- Problema a resolver
Imprime completo el texto sobre Allen Ginsberg, sin alterar una sola palabra.

- Fragmento de lectura
* * *

Allen Ginsberg es uno de esos poetas tan metidos en la médula de la cultura popular (o, mejor dicho, la “cultura pop”) que pasa con él y su obra algo así como un efecto similar a nuestro Martín Fierro: todo el mundo parece saber de él, todo el mundo puede recitar alguna que otra parte de alguno que otro de sus poemas, pero no son tantos los que lo han leído. Así funcionan los clásicos, ya lo había escrito Borges: un clásico es ese libro que todo el mundo dice conocer, pero cuyas páginas nunca fueron estrictamente transitadas. Eso, claro, podemos verlo desde el lugar pesimista de “ya nadie lee a…”; pero, quizás, nos podemos permitir el otro lado de la cuestión: ése que indica, básicamente, que la obra de Ginsberg es tan importante, tan fuertemente propia dentro del mundo occidental, y quizás de la humanidad en su totalidad, que lo que ha escrito desborda los límites del libro para integrarse en la vida, para ser uno con la respiración de todo lo viviente. Él, al menos, lo hubiese querido así.

* * *

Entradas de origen
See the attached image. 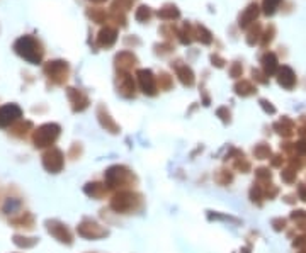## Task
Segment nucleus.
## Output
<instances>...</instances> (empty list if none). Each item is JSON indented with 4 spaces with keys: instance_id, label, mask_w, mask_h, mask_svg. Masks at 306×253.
<instances>
[{
    "instance_id": "obj_1",
    "label": "nucleus",
    "mask_w": 306,
    "mask_h": 253,
    "mask_svg": "<svg viewBox=\"0 0 306 253\" xmlns=\"http://www.w3.org/2000/svg\"><path fill=\"white\" fill-rule=\"evenodd\" d=\"M15 51L21 56H24L26 60L31 61V63H39L41 56H43V49H41L39 43H38L34 37L24 36L15 43Z\"/></svg>"
},
{
    "instance_id": "obj_2",
    "label": "nucleus",
    "mask_w": 306,
    "mask_h": 253,
    "mask_svg": "<svg viewBox=\"0 0 306 253\" xmlns=\"http://www.w3.org/2000/svg\"><path fill=\"white\" fill-rule=\"evenodd\" d=\"M56 136H58V126L46 124L34 134V143H36V146H46V145L53 143Z\"/></svg>"
},
{
    "instance_id": "obj_7",
    "label": "nucleus",
    "mask_w": 306,
    "mask_h": 253,
    "mask_svg": "<svg viewBox=\"0 0 306 253\" xmlns=\"http://www.w3.org/2000/svg\"><path fill=\"white\" fill-rule=\"evenodd\" d=\"M279 2H281V0H266V3H264V7H266V12L267 14H272Z\"/></svg>"
},
{
    "instance_id": "obj_6",
    "label": "nucleus",
    "mask_w": 306,
    "mask_h": 253,
    "mask_svg": "<svg viewBox=\"0 0 306 253\" xmlns=\"http://www.w3.org/2000/svg\"><path fill=\"white\" fill-rule=\"evenodd\" d=\"M264 61H266L267 72H269V73H272L274 68H275V58H274V55H267L266 58H264Z\"/></svg>"
},
{
    "instance_id": "obj_5",
    "label": "nucleus",
    "mask_w": 306,
    "mask_h": 253,
    "mask_svg": "<svg viewBox=\"0 0 306 253\" xmlns=\"http://www.w3.org/2000/svg\"><path fill=\"white\" fill-rule=\"evenodd\" d=\"M294 82H296V78H294V73L291 72V68L284 67L281 70V76H279V83H281L282 87H286V89H291V87L294 85Z\"/></svg>"
},
{
    "instance_id": "obj_3",
    "label": "nucleus",
    "mask_w": 306,
    "mask_h": 253,
    "mask_svg": "<svg viewBox=\"0 0 306 253\" xmlns=\"http://www.w3.org/2000/svg\"><path fill=\"white\" fill-rule=\"evenodd\" d=\"M17 117H21V109H19L17 106L10 104V106L0 107V128L10 124V122L15 121Z\"/></svg>"
},
{
    "instance_id": "obj_4",
    "label": "nucleus",
    "mask_w": 306,
    "mask_h": 253,
    "mask_svg": "<svg viewBox=\"0 0 306 253\" xmlns=\"http://www.w3.org/2000/svg\"><path fill=\"white\" fill-rule=\"evenodd\" d=\"M44 167L51 172H56L61 168V153L60 151H51L48 155H44Z\"/></svg>"
},
{
    "instance_id": "obj_8",
    "label": "nucleus",
    "mask_w": 306,
    "mask_h": 253,
    "mask_svg": "<svg viewBox=\"0 0 306 253\" xmlns=\"http://www.w3.org/2000/svg\"><path fill=\"white\" fill-rule=\"evenodd\" d=\"M300 195H301V199H303V201H306V189L303 185L300 187Z\"/></svg>"
}]
</instances>
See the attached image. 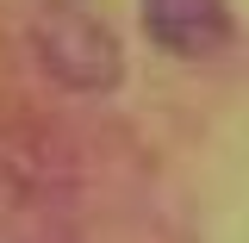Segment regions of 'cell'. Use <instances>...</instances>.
<instances>
[{
	"label": "cell",
	"instance_id": "cell-1",
	"mask_svg": "<svg viewBox=\"0 0 249 243\" xmlns=\"http://www.w3.org/2000/svg\"><path fill=\"white\" fill-rule=\"evenodd\" d=\"M37 56H44V69L56 81H69L81 93H100V88L119 81V44L81 6H50L37 19Z\"/></svg>",
	"mask_w": 249,
	"mask_h": 243
},
{
	"label": "cell",
	"instance_id": "cell-2",
	"mask_svg": "<svg viewBox=\"0 0 249 243\" xmlns=\"http://www.w3.org/2000/svg\"><path fill=\"white\" fill-rule=\"evenodd\" d=\"M143 31L156 50L199 62L231 44V6L224 0H143Z\"/></svg>",
	"mask_w": 249,
	"mask_h": 243
}]
</instances>
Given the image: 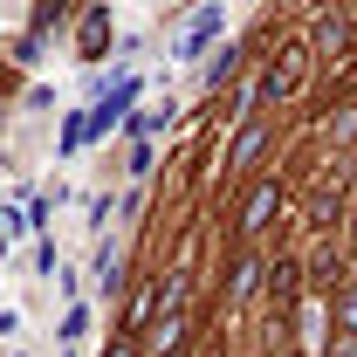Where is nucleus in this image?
<instances>
[{
    "mask_svg": "<svg viewBox=\"0 0 357 357\" xmlns=\"http://www.w3.org/2000/svg\"><path fill=\"white\" fill-rule=\"evenodd\" d=\"M110 357H137V344H131V337H124V344H117V351H110Z\"/></svg>",
    "mask_w": 357,
    "mask_h": 357,
    "instance_id": "obj_10",
    "label": "nucleus"
},
{
    "mask_svg": "<svg viewBox=\"0 0 357 357\" xmlns=\"http://www.w3.org/2000/svg\"><path fill=\"white\" fill-rule=\"evenodd\" d=\"M303 69H310V48H289L282 69H268V76H261V96H275V103L296 96V89H303Z\"/></svg>",
    "mask_w": 357,
    "mask_h": 357,
    "instance_id": "obj_1",
    "label": "nucleus"
},
{
    "mask_svg": "<svg viewBox=\"0 0 357 357\" xmlns=\"http://www.w3.org/2000/svg\"><path fill=\"white\" fill-rule=\"evenodd\" d=\"M83 137H89V117H69L62 124V151H83Z\"/></svg>",
    "mask_w": 357,
    "mask_h": 357,
    "instance_id": "obj_9",
    "label": "nucleus"
},
{
    "mask_svg": "<svg viewBox=\"0 0 357 357\" xmlns=\"http://www.w3.org/2000/svg\"><path fill=\"white\" fill-rule=\"evenodd\" d=\"M131 103H137V76H124V83L110 89L96 110H89V137H96V131H110V124H124V110H131Z\"/></svg>",
    "mask_w": 357,
    "mask_h": 357,
    "instance_id": "obj_2",
    "label": "nucleus"
},
{
    "mask_svg": "<svg viewBox=\"0 0 357 357\" xmlns=\"http://www.w3.org/2000/svg\"><path fill=\"white\" fill-rule=\"evenodd\" d=\"M213 35H220V7L192 14V28L178 35V55H185V62H192V55H206V48H213Z\"/></svg>",
    "mask_w": 357,
    "mask_h": 357,
    "instance_id": "obj_3",
    "label": "nucleus"
},
{
    "mask_svg": "<svg viewBox=\"0 0 357 357\" xmlns=\"http://www.w3.org/2000/svg\"><path fill=\"white\" fill-rule=\"evenodd\" d=\"M234 69H241V48H220V55L206 62V89H220L227 76H234Z\"/></svg>",
    "mask_w": 357,
    "mask_h": 357,
    "instance_id": "obj_7",
    "label": "nucleus"
},
{
    "mask_svg": "<svg viewBox=\"0 0 357 357\" xmlns=\"http://www.w3.org/2000/svg\"><path fill=\"white\" fill-rule=\"evenodd\" d=\"M255 151H261V124H248V131L234 137V151H227V165H248Z\"/></svg>",
    "mask_w": 357,
    "mask_h": 357,
    "instance_id": "obj_8",
    "label": "nucleus"
},
{
    "mask_svg": "<svg viewBox=\"0 0 357 357\" xmlns=\"http://www.w3.org/2000/svg\"><path fill=\"white\" fill-rule=\"evenodd\" d=\"M344 48H351V21H337V14H330V21L316 28V55H330V62H344Z\"/></svg>",
    "mask_w": 357,
    "mask_h": 357,
    "instance_id": "obj_5",
    "label": "nucleus"
},
{
    "mask_svg": "<svg viewBox=\"0 0 357 357\" xmlns=\"http://www.w3.org/2000/svg\"><path fill=\"white\" fill-rule=\"evenodd\" d=\"M275 199H282V192H275V185H255V199H248V206H241V234H255V227H261L268 213H275Z\"/></svg>",
    "mask_w": 357,
    "mask_h": 357,
    "instance_id": "obj_6",
    "label": "nucleus"
},
{
    "mask_svg": "<svg viewBox=\"0 0 357 357\" xmlns=\"http://www.w3.org/2000/svg\"><path fill=\"white\" fill-rule=\"evenodd\" d=\"M103 42H110V14H103V7H89V14H83V35H76L83 62H96V55H103Z\"/></svg>",
    "mask_w": 357,
    "mask_h": 357,
    "instance_id": "obj_4",
    "label": "nucleus"
}]
</instances>
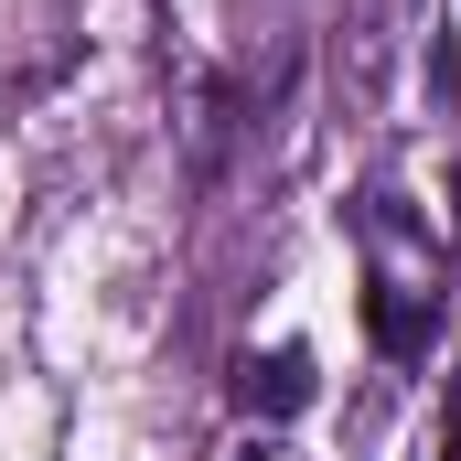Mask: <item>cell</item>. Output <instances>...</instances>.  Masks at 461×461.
<instances>
[{"instance_id": "7a4b0ae2", "label": "cell", "mask_w": 461, "mask_h": 461, "mask_svg": "<svg viewBox=\"0 0 461 461\" xmlns=\"http://www.w3.org/2000/svg\"><path fill=\"white\" fill-rule=\"evenodd\" d=\"M236 408H247V419H301V408H312V354L301 344L247 354V365H236Z\"/></svg>"}, {"instance_id": "3957f363", "label": "cell", "mask_w": 461, "mask_h": 461, "mask_svg": "<svg viewBox=\"0 0 461 461\" xmlns=\"http://www.w3.org/2000/svg\"><path fill=\"white\" fill-rule=\"evenodd\" d=\"M440 461H461V365H451V408H440Z\"/></svg>"}, {"instance_id": "277c9868", "label": "cell", "mask_w": 461, "mask_h": 461, "mask_svg": "<svg viewBox=\"0 0 461 461\" xmlns=\"http://www.w3.org/2000/svg\"><path fill=\"white\" fill-rule=\"evenodd\" d=\"M451 236H461V172H451Z\"/></svg>"}, {"instance_id": "5b68a950", "label": "cell", "mask_w": 461, "mask_h": 461, "mask_svg": "<svg viewBox=\"0 0 461 461\" xmlns=\"http://www.w3.org/2000/svg\"><path fill=\"white\" fill-rule=\"evenodd\" d=\"M247 461H258V451H247Z\"/></svg>"}, {"instance_id": "6da1fadb", "label": "cell", "mask_w": 461, "mask_h": 461, "mask_svg": "<svg viewBox=\"0 0 461 461\" xmlns=\"http://www.w3.org/2000/svg\"><path fill=\"white\" fill-rule=\"evenodd\" d=\"M354 247H365V333H375V354H429V333H440V247H429V226L397 204V194H365L354 204Z\"/></svg>"}]
</instances>
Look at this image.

* * *

- Respuesta escrita
Allen Ginsberg es uno de esos poetas tan metidos en la médula de la cultura popular (o, mejor dicho, la “cultura pop”) que pasa con él y su obra algo así como un efecto similar a nuestro Martín Fierro: todo el mundo parece saber de él, todo el mundo puede recitar alguna que otra parte de alguno que otro de sus poemas, pero no son tantos los que lo han leído. Así funcionan los clásicos, ya lo había escrito Borges: un clásico es ese libro que todo el mundo dice conocer, pero cuyas páginas nunca fueron estrictamente transitadas. Eso, claro, podemos verlo desde el lugar pesimista de “ya nadie lee a…”; pero, quizás, nos podemos permitir el otro lado de la cuestión: ése que indica, básicamente, que la obra de Ginsberg es tan importante, tan fuertemente propia dentro del mundo occidental, y quizás de la humanidad en su totalidad, que lo que ha escrito desborda los límites del libro para integrarse en la vida, para ser uno con la respiración de todo lo viviente. Él, al menos, lo hubiese querido así.